--- Dataset content ---

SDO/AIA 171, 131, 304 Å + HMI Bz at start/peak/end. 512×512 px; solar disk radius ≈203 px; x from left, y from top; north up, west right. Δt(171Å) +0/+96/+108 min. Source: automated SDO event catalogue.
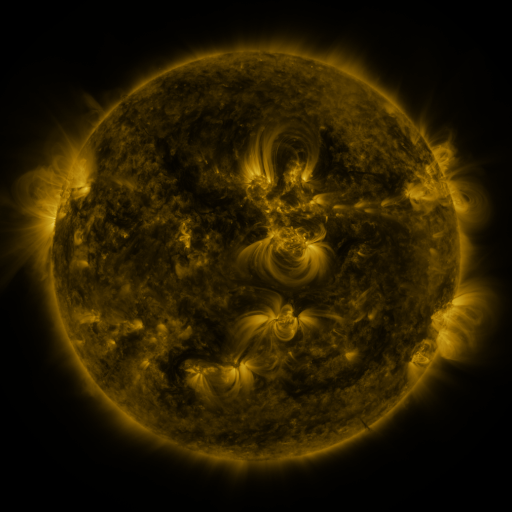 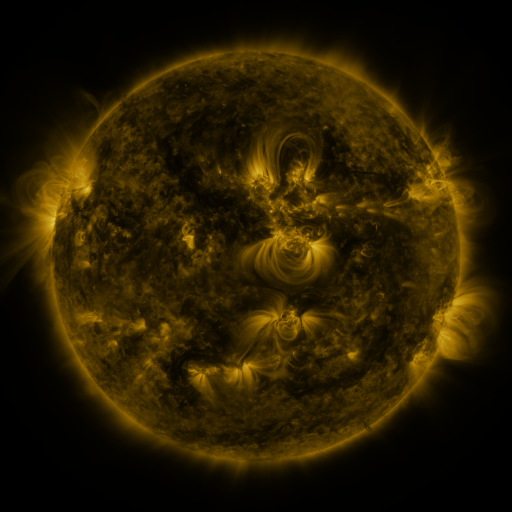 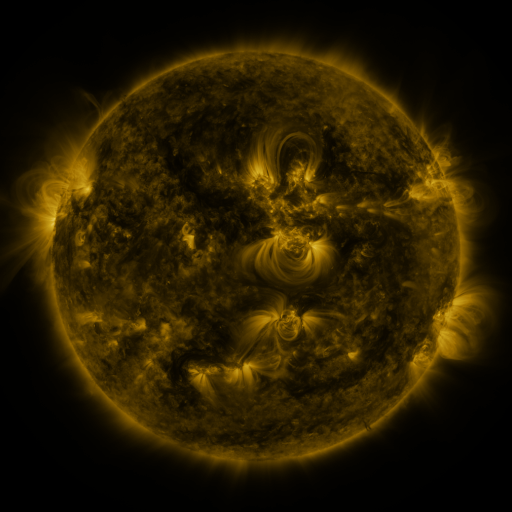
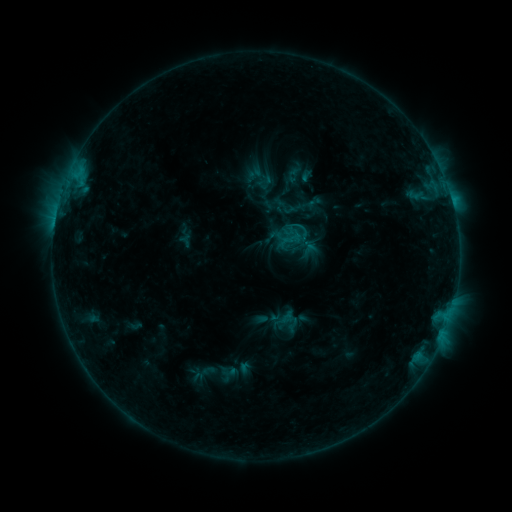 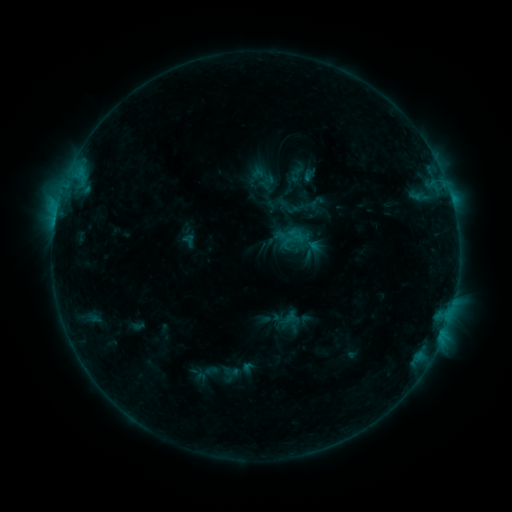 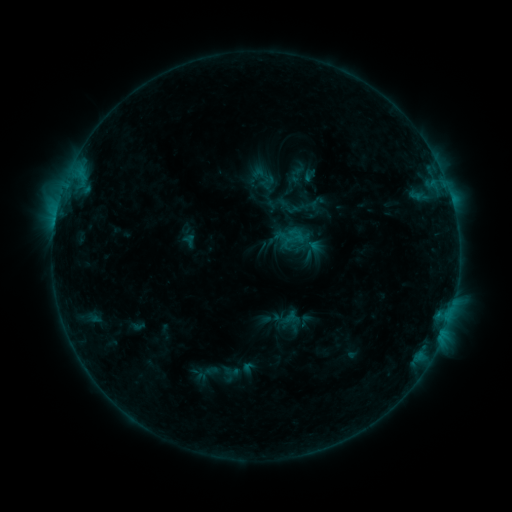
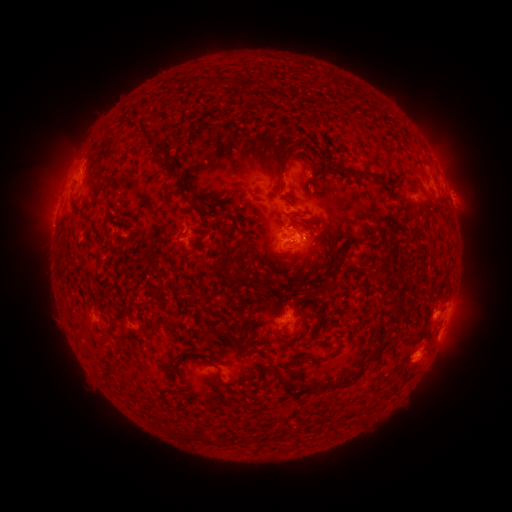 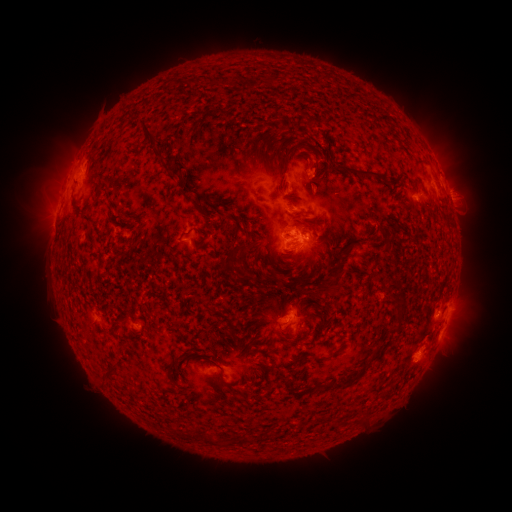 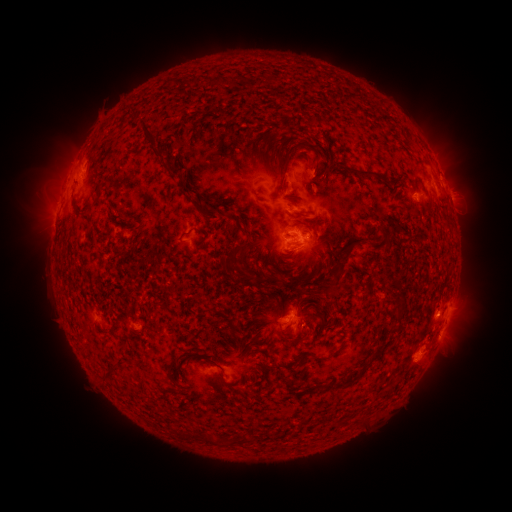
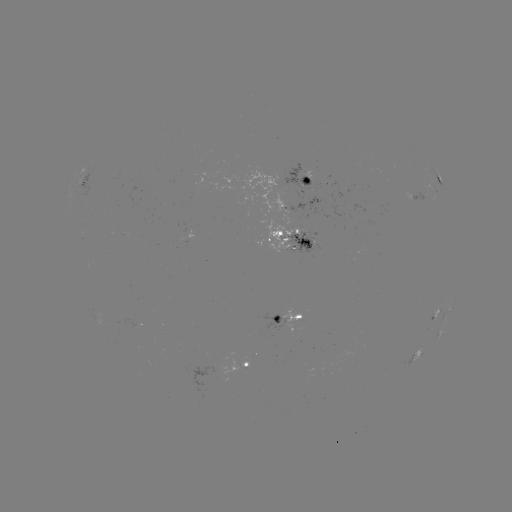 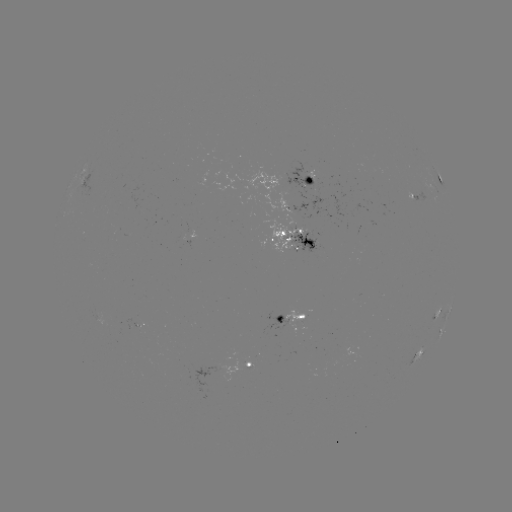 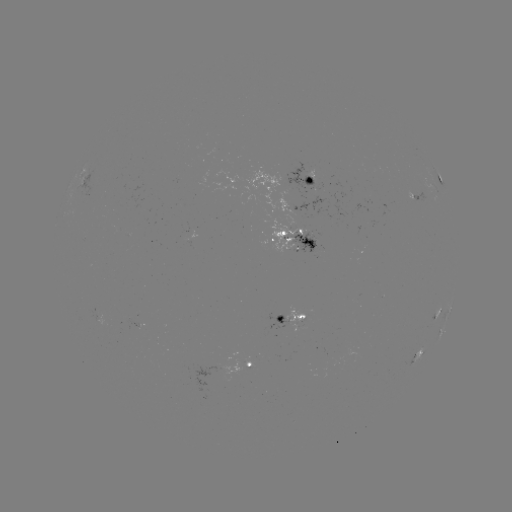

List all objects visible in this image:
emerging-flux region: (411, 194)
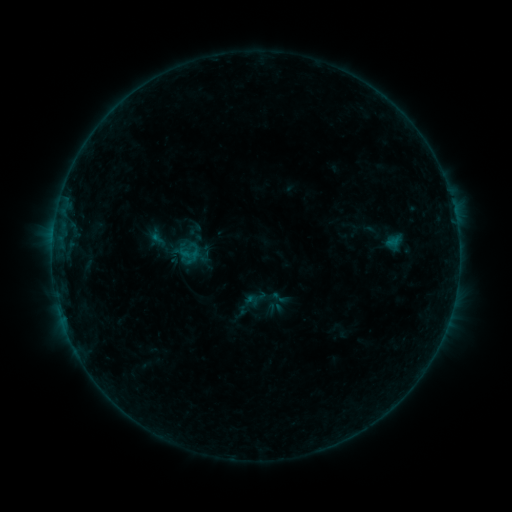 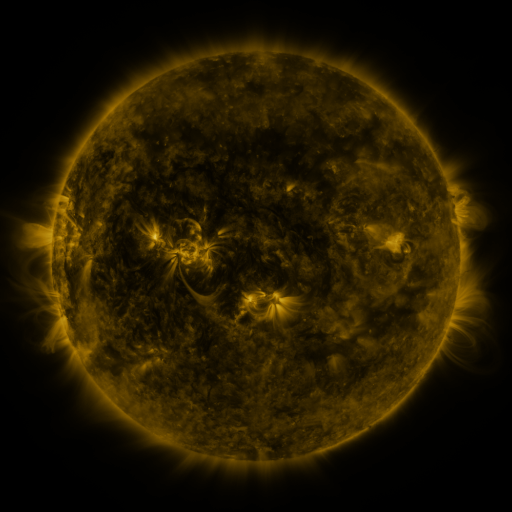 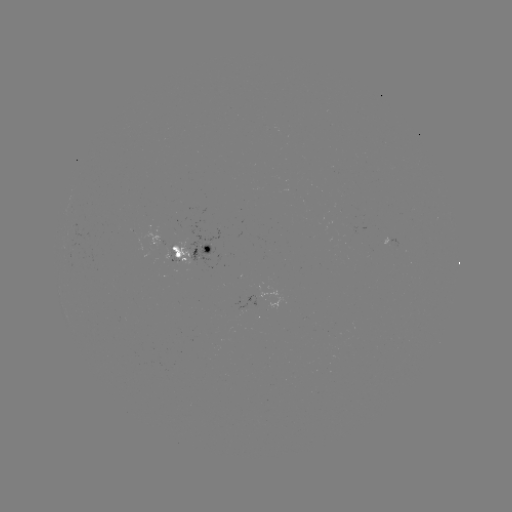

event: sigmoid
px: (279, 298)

---

Aim of the exercise>
The response consists of the data above printed line for line, with no pictures.

Your response>
SDO/AIA 171, 131, 304 Å + HMI Bz at start/peak/end. 512×512 px; solar disk radius ≈203 px; x from left, y from top; north up, west right. Δt(171Å) +0/+96/+108 min. Source: automated SDO event catalogue.

List all objects visible in this image:
emerging-flux region: (411, 194)

event: sigmoid
px: (279, 298)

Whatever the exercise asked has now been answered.